> _Verilen metin_
>>>

Adana 1 Şubesi

Terörü bitirecek harekâtı destekliyoruz

Türkiye Cumhuriyeti Devleti, Fırat’ın doğusunda yuvalanmış terör örgütlerini temizleyerek güvenli bölge oluşturmak amacıyla “Barış Pınarı” harekâtını başlatma kararı almıştır. Fırat Kalkanı ve Zeytin Dalı operasyonları ile emperyalizmin oluşturmak istediği terör koridorunun önünü kesen devletimiz, Fırat’ın doğusuna yönelik bu harekâtla, emperyalizmin taşeronluğunu yapan PKK/PYD terör örgütünü süpürerek bölgeyi asıl sahiplerine teslim etmeyi amaçlamaktadır.

Fırat Kalkanı ve Zeytin Dalı harekâtlarında olduğu gibi devletimiz, Barış Pınarı harekâtını da uluslararası hukuktan kaynaklanan haklarını kullanarak gerçekleştirmektedir. Suriye ile 911 km sınırı olan Türkiye’nin, hemen güneyinde emperyalizmin stratejileri doğrultusunda hareket ederek huzur ve güven ortamına musallat olan taşeron terör örgütleriyle mücadelesi uluslararası hukuktan kaynaklanan en tabii hakkıdır.

On bin kilometre öteden gelerek sözde kendi güvenliği için bölgeleri ateşe verenlerin ve ona karşı sessiz kalanların, yine onların taşeronlarının oluşturdukları güvenlik sorununu bertaraf etmek için harekete geçen Türkiye Cumhuriyeti Devleti’ne karşı, gerek içerideki lejyonerlerin gerekse dışarıdaki emperyalizmin aparatçığı konumundaki yapıların söylemlerinin hiçbir kıymeti ve önemi yoktur.

<<<

> _Verilen malzeme_
>>>

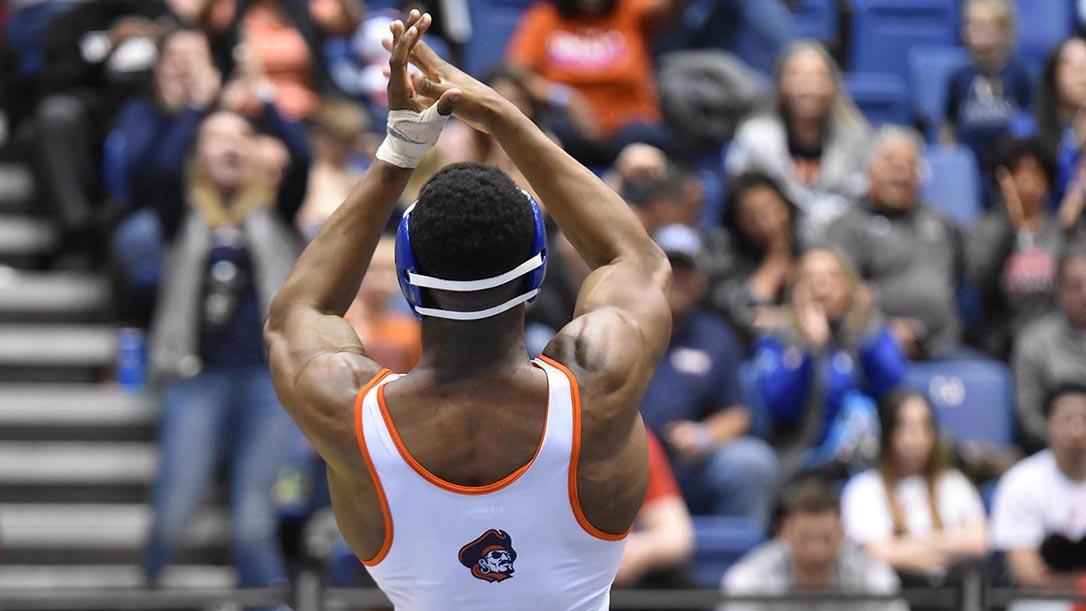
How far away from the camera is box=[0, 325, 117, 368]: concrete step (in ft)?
25.2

<<<

> _Görev 1_
Barış Pınarı harekâtı üzerine olan metne göre Türkiye'nin Suriye ile sınırı kaç kilometredir?
> _Görev 2_
Barış Pınarı harekâtı üzerine olan metindeki "Fırat Kalkanı ve Zeytin Dalı harekâtlarında olduğu gibi" diye başlayan paragrafı, ana bilgileri koruyarak daha kısa yazın.
> _Görev 3_
Barış Pınarı harekâtı üzerine olan metni, bittiği yerden devam ettirin.

> _Yanıt 1_
911 km.

> _Yanıt 2_
Devlet, Fırat Kalkanı ve Zeytin Dalı'nda olduğu gibi Barış Pınarı harekâtını da uluslararası hukuktan doğan haklarına dayanarak yürütmektedir. Suriye ile 911 km sınırı olan Türkiye'nin, hemen güneyinde emperyalizmin stratejilerine göre hareket eden taşeron terör örgütleriyle mücadelesi, uluslararası hukuktan doğan en tabii hakkıdır.

> _Yanıt 3_
Öte yandan, emperyalist ülkelerin, rejimin ve terör örgütlerinin ürettikleri şiddet dalgası sonucu yurtlarını terk etmek zorunda kalan milyonlarca insanın yaşadığı trajedi karşısında üç maymunu oynayanların, Türkiye’nin mülteci sorununa ilişkin getirdiği önerileri, içi boş cümlelerle, yaptıkları açıklamalarla savuşturduklarına da hep birlikte şahit olduk. Bu yüzden, 3 milyon 600 bini aşkın mülteciyi ülkesinde barındıran Türkiye’nin bu konuda ürettiği çözümü, sahada uygulama girişiminin ilk ayağı olan terörü süpürmek ve şiddeti durdurmak için başlattığı operasyona yönelik yapılan, neresinden bakılırsa bakılsın, kaynağı dezenformasyon olan ve yalana dayalı açıklamaların hiç bir hükmü yoktur.

Türkiye Cumhuriyeti Devleti’nin yetkilileri her zemin ve şartta “Suriye’nin toprak bütünlüğüne saygılıyız” açıklaması yapmaktadır. Faka hiçbir değeri tanımadan insanları katleden, şehirleri yerle bir ederek Suriye’yi insansızlaştıran stratejilerin emperyalist mimarlarının ve gerçekleştirdiği her sınır dışı operasyonla birlikte Türkiye’yi “işgalci” diyerek karalayanların sözleri her defasında boşa düşmektedir. Kaldı ki milletimizin de devletimizin de hafızasında Suriye; Arap’ıyla, Kürt’üyle Türkmen’iyle, Nusayrisi ve Sünnisi ile kardeşlerimizin yurdudur.

Bu noktada ABD Başkanı Trump’ın, köksüz ve histerik bir söylemle Türkiye’yi ekonomi ile tehdit ederek harekâtın sınırlarını çizme çabası ancak ve ancak hadsizlik olarak değerlendirilebilir.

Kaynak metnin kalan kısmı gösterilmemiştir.